Il était apprécié, respecté pour l’ampleur et l’efficacité de son action. Pour lui, aucune tactique n’est possible qui ne repose sur la stratégie, et aucune stratégie qui ne repose sur la théorie. Pour lui, qui occupe la montagne tient la plaine et la vallée. Ses idées, son comportement rigide lui attireront la haine et la persécution. Le 27 décembre 1957, il fut assassiné au Maroc. Mort pour quoi ? Pour qui et par qui ? Sa disparition subite et tragique, à la force de l’âge, équivaut à un grand pan de la mémoire collective qui part, ou bien à l’incendie d’une grande bibliothèque nationale où auraient été conservées les archives. Il aura pronfondément marqué l’histoire de son pays. La Révolution dévore ses propres enfants, justifiant par avance les excès commis en son nom. Ceux qui l’ont approché, partagé des moments de sa vie et de ses occupations, garderont, dans le secret de leur cœur, le souvenir d’un caractère entier, d’une personnalité très forte que certains jugeaient encombrante, fier, d’une lucidité sans complaisance, et d’une franchise sans détour ni concession, et par dessus tout, une amitié sûre et exigeante.
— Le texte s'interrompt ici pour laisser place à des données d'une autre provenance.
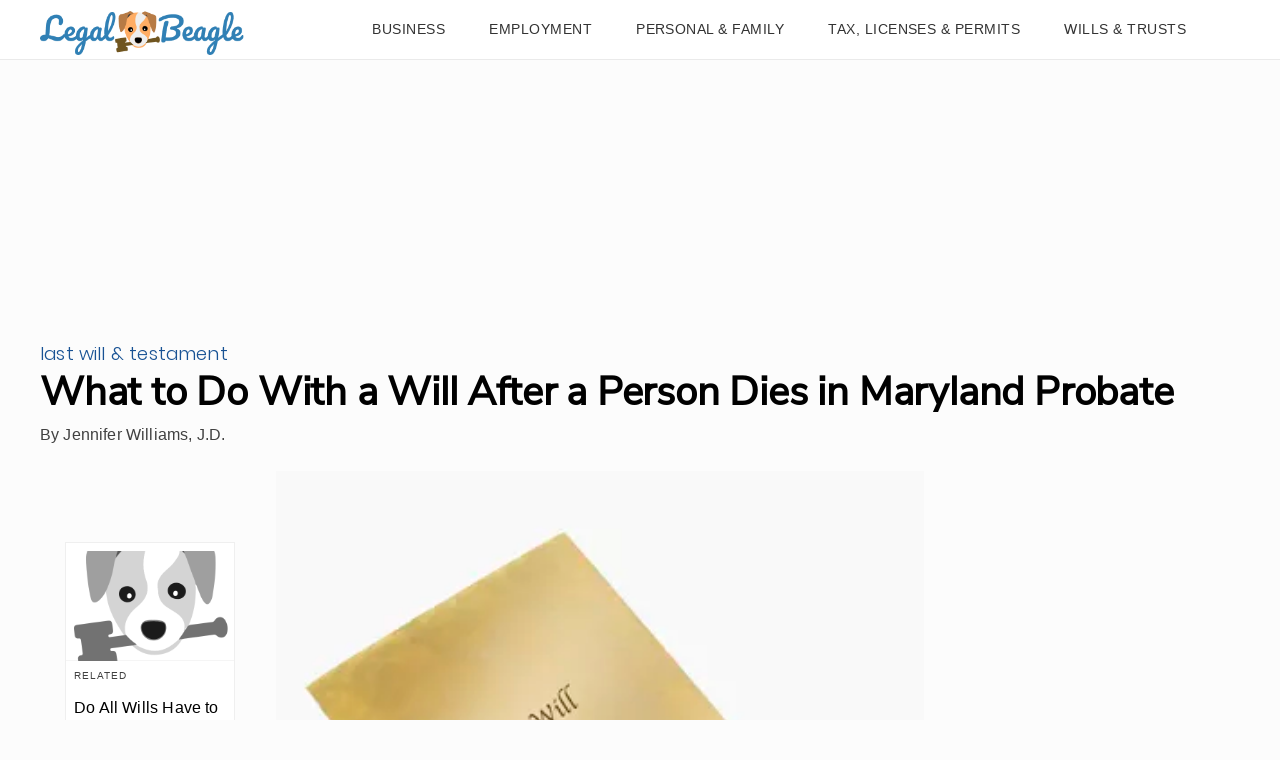

--- FILE ---
content_type: text/html; charset=utf-8
request_url: https://www.google.com/recaptcha/api2/aframe
body_size: 267
content:
<!DOCTYPE HTML><html><head><meta http-equiv="content-type" content="text/html; charset=UTF-8"></head><body><script nonce="OIJ8sOkMOow-SHjc22R9uw">/** Anti-fraud and anti-abuse applications only. See google.com/recaptcha */ try{var clients={'sodar':'https://pagead2.googlesyndication.com/pagead/sodar?'};window.addEventListener("message",function(a){try{if(a.source===window.parent){var b=JSON.parse(a.data);var c=clients[b['id']];if(c){var d=document.createElement('img');d.src=c+b['params']+'&rc='+(localStorage.getItem("rc::a")?sessionStorage.getItem("rc::b"):"");window.document.body.appendChild(d);sessionStorage.setItem("rc::e",parseInt(sessionStorage.getItem("rc::e")||0)+1);localStorage.setItem("rc::h",'1768687455885');}}}catch(b){}});window.parent.postMessage("_grecaptcha_ready", "*");}catch(b){}</script></body></html>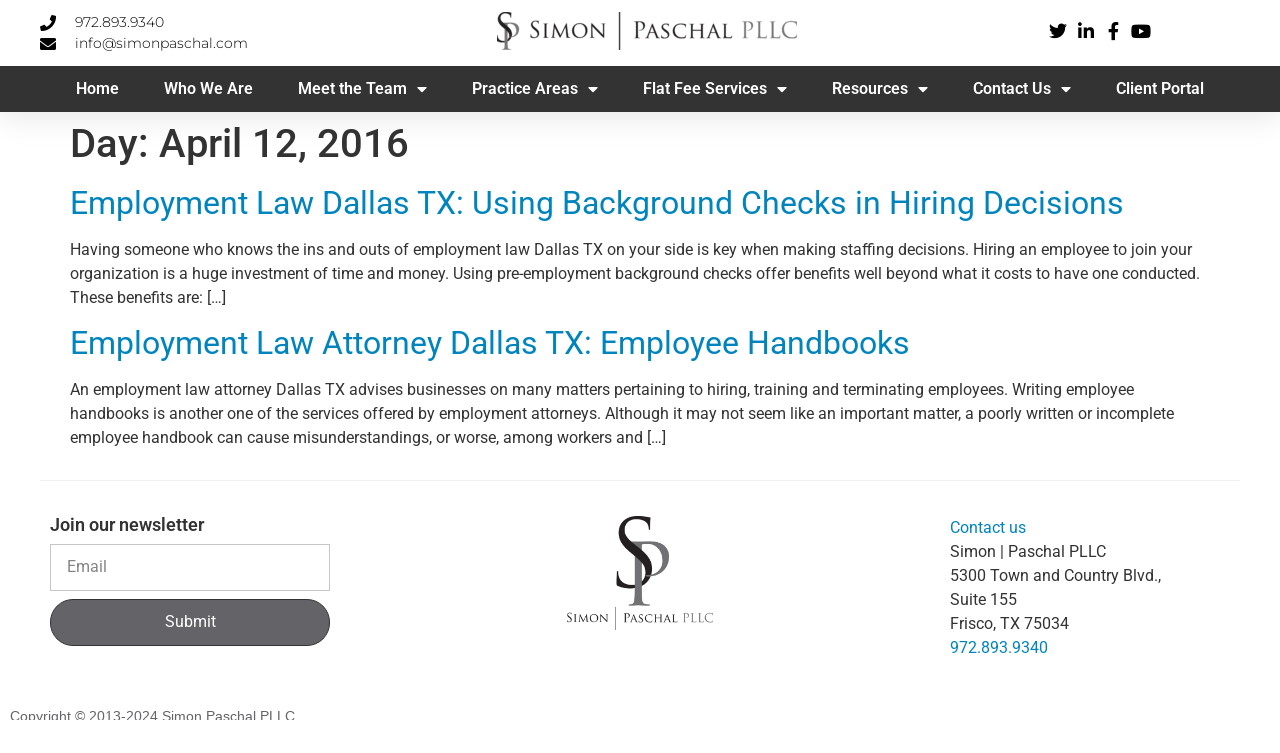

--- FILE ---
content_type: text/css
request_url: https://www.simonpaschal.com/wp-content/uploads/elementor/css/post-15.css?ver=1765303254
body_size: 321
content:
.elementor-kit-15{--e-global-color-primary:#333333;--e-global-color-secondary:#646368;--e-global-color-text:#131313;--e-global-color-accent:#333333;--e-global-color-3133c9c:#FFFFFF;--e-global-color-e32004a:#0084BE;--e-global-color-0ab8c08:#F7F7F7;--e-global-color-3e507af:#EC3C3C;--e-global-typography-primary-font-family:"Roboto";--e-global-typography-primary-font-weight:600;--e-global-typography-secondary-font-family:"Roboto Slab";--e-global-typography-secondary-font-weight:400;--e-global-typography-text-font-family:"Roboto";--e-global-typography-text-font-weight:400;--e-global-typography-accent-font-family:"Roboto";--e-global-typography-accent-font-weight:500;}.elementor-kit-15 e-page-transition{background-color:#FFBC7D;}.site-footer{background-color:#54595F;}.elementor-kit-15 a{color:var( --e-global-color-e32004a );font-family:var( --e-global-typography-text-font-family ), Sans-serif;font-weight:var( --e-global-typography-text-font-weight );}.elementor-section.elementor-section-boxed > .elementor-container{max-width:1200px;}.e-con{--container-max-width:1200px;}.elementor-widget:not(:last-child){margin-block-end:20px;}.elementor-element{--widgets-spacing:20px 20px;--widgets-spacing-row:20px;--widgets-spacing-column:20px;}{}h1.entry-title{display:var(--page-title-display);}.site-header .header-inner{width:1440px;max-width:100%;}.site-header{padding-inline-end:0px;padding-inline-start:0px;}.site-header .site-branding .site-logo img{width:100px;max-width:100px;}@media(max-width:1024px){.elementor-section.elementor-section-boxed > .elementor-container{max-width:1024px;}.e-con{--container-max-width:1024px;}}@media(max-width:767px){.elementor-section.elementor-section-boxed > .elementor-container{max-width:767px;}.e-con{--container-max-width:767px;}}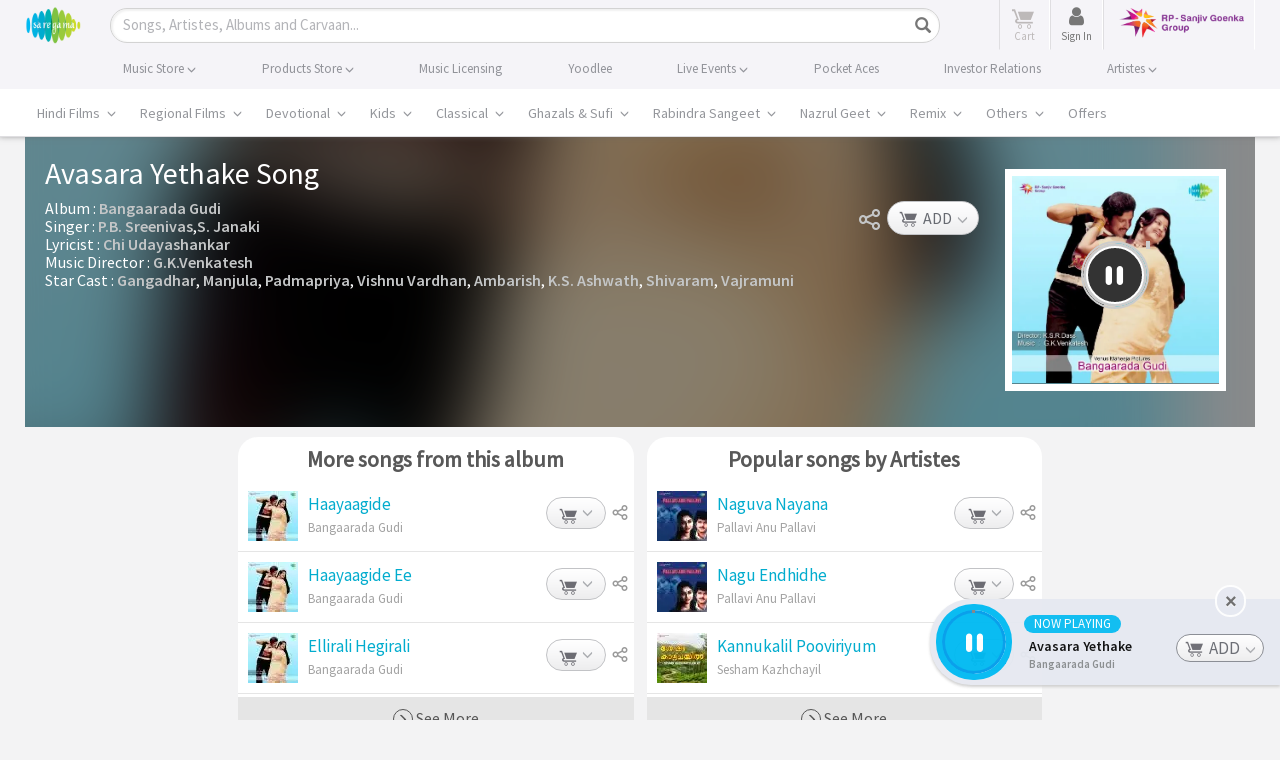

--- FILE ---
content_type: text/html; charset=UTF-8
request_url: https://www.saregama.com/ajax?action=view&type=playsong&id=29568&cType=1
body_size: 406
content:
[{"song_name":"Avasara Yethake","isrc":"INH100703611","song_id":"29568","album_id":"7878","album_name":"Bangaarada Gudi","artist_arr":"Gangadhar,Manjula,Padmapriya,Vishnu Vardhan,Ambarish,K.S. Ashwath,Shivaram,Vajramuni,G.K.Venkatesh,Chi Udayashankar,P.B. Sreenivas,S. Janaki","language_name":"Kannada","album_image":"https:\/\/s.saregama.tech\/image\/c\/s\/f\/90\/bc\/bangaarada-gudi_1466170995.jpg","song_url":"https:\/\/www.saregama.com\/song\/avasara-yethake_29568","param":"","playurl":"https:\/\/download02.saregama.com\/secure\/174228\/mp4\/1\/INH100703611_32_a.mp4?e=1768789915&h=c8699a15187a508fa9239156d2442217","price_mp3":"$0.99","price_hd":"$2.49","dialogue":0,"FULLSONG":1,"section":"INITIATED","SONGIDSCOOKIECOUNT":0,"SONGIDSCOOKIEARR":null}]

--- FILE ---
content_type: text/html; charset=utf-8
request_url: https://www.google.com/recaptcha/api2/aframe
body_size: 118
content:
<!DOCTYPE HTML><html><head><meta http-equiv="content-type" content="text/html; charset=UTF-8"></head><body><script nonce="HL3CRwrlpA9y7tkIcSQE-g">/** Anti-fraud and anti-abuse applications only. See google.com/recaptcha */ try{var clients={'sodar':'https://pagead2.googlesyndication.com/pagead/sodar?'};window.addEventListener("message",function(a){try{if(a.source===window.parent){var b=JSON.parse(a.data);var c=clients[b['id']];if(c){var d=document.createElement('img');d.src=c+b['params']+'&rc='+(localStorage.getItem("rc::a")?sessionStorage.getItem("rc::b"):"");window.document.body.appendChild(d);sessionStorage.setItem("rc::e",parseInt(sessionStorage.getItem("rc::e")||0)+1);localStorage.setItem("rc::h",'1768779122765');}}}catch(b){}});window.parent.postMessage("_grecaptcha_ready", "*");}catch(b){}</script></body></html>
Il était le chef d’orchestre qui aimait la partition. Il mourut trop tôt pour assister à la libération du pays, pour lequel il a tout donné. Peut-être a-t-il pressenti avec lucidité ce qui l’attendait et s’est avancé avec courage à la rencontre de son destin. Quelques principes éclairent l’ensemble élaboré au congrès de la Soummam, dont deux dans leur concision semblent essentiels : primauté du politique sur le militaire, primauté de l’intérieur sur l’extérieur, auxquels il faut ajouter celui de la direction collective. Les acteurs et les témoins de l’Histoire doivent livrer ce que beaucoup gardent encore dans le secret de leurs mémoires. Il faut trouver une réponse vraie aux trois questions fondamentales : Que puis-je savoir? Que dois-je faire? Que m’est-il permis d’espérer? Trois caractéristiques doivent guider l’opposition démocratique : une analyse approfondie de la situation, la capacité de formuler des solutions en termes clairs, et la volonté de les exécuter.